S&P 500 ETFs Face Another Test at 200-Day Average | ETF Trends

Exchange traded funds indexed to the S&P 500 are back for another test of the 200-day moving average after the key support level held in June. Will the indicator again provide a floor for stocks following the recent pullback?

“In other words, we’re in the ‘danger zone’ for this widely-followed measure of accumulation versus distribution for stocks,” wrote Joshua Brown at The Reformed Broker. “Bear in mind that many financial pros use this 200-day (or ten month) moving average as a proxy for whether or not they want to be heavily in equities.”

He was referring to the 200-day simple moving average rather than the exponential.

If the indicator is breached, it could trigger more selling by investors and advisors who use the 200-day moving average as a stop to protect against further losses. [Stock ETFs Hold the Line Despite Bearish Headwinds]

Small-cap ETFs find themselves in a similar position.

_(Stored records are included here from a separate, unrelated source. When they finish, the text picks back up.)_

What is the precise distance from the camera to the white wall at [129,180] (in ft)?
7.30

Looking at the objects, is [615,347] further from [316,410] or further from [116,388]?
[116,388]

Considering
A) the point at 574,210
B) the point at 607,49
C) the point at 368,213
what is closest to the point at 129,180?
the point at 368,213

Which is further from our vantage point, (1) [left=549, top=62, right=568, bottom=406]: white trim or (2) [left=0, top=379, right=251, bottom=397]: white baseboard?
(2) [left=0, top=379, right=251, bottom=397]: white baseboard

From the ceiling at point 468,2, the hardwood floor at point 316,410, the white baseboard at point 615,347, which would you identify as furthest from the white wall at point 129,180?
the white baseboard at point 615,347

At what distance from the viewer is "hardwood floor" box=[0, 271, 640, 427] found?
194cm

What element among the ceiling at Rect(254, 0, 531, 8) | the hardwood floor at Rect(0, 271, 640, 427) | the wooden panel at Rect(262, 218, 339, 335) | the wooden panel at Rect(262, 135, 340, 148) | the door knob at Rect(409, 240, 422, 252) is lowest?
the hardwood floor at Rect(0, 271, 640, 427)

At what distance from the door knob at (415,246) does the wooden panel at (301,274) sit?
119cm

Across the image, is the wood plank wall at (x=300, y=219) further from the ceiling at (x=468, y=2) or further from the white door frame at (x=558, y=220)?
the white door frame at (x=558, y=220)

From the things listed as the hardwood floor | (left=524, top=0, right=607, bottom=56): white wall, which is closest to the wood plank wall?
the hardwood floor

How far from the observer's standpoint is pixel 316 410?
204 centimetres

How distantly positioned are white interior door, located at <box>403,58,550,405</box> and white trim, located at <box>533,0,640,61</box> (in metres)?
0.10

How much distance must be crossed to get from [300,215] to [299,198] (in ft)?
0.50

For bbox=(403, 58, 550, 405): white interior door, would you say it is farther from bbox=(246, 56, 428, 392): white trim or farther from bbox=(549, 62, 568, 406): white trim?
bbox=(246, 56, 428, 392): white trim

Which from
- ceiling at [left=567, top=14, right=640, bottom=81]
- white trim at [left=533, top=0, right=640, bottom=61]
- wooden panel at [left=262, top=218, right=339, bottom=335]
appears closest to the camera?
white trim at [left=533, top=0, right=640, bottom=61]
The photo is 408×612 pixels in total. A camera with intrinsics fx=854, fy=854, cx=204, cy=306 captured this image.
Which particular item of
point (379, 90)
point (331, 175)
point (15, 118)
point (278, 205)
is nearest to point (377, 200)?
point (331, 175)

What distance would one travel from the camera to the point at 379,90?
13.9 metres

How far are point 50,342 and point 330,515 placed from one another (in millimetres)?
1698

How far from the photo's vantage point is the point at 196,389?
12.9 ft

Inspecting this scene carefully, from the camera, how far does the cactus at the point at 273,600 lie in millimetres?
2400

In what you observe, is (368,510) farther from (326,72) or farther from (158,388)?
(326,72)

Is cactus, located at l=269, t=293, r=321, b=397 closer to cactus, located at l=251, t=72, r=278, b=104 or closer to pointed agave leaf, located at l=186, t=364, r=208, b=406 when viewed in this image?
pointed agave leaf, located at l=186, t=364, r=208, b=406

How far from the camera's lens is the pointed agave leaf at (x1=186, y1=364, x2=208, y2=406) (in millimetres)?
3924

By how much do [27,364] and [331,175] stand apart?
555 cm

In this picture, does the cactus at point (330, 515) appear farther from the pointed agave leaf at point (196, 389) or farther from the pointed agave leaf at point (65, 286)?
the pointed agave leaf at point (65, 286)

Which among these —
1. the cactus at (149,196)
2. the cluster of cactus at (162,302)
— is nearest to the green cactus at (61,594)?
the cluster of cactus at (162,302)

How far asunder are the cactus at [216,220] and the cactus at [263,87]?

The iShares Russell 2000 (NYSEArca: IWM) found support at its 200-day exponential moving average on Friday and the low from that session was not revisited in Monday’s weak tape, said Tarquin Coe, technical analyst at Investors Intelligence.

The decline in the small-cap ETF “was less severe than that of the S&P 500 and hence the small cap fund is outperforming today,” Coe wrote in a newsletter Monday. “On a relative basis the IWM is turning up from a support shelf against the SPY. This relative strength from the small caps, which are higher risk, is macro positive in what is on the surface a pretty awful start to the week.”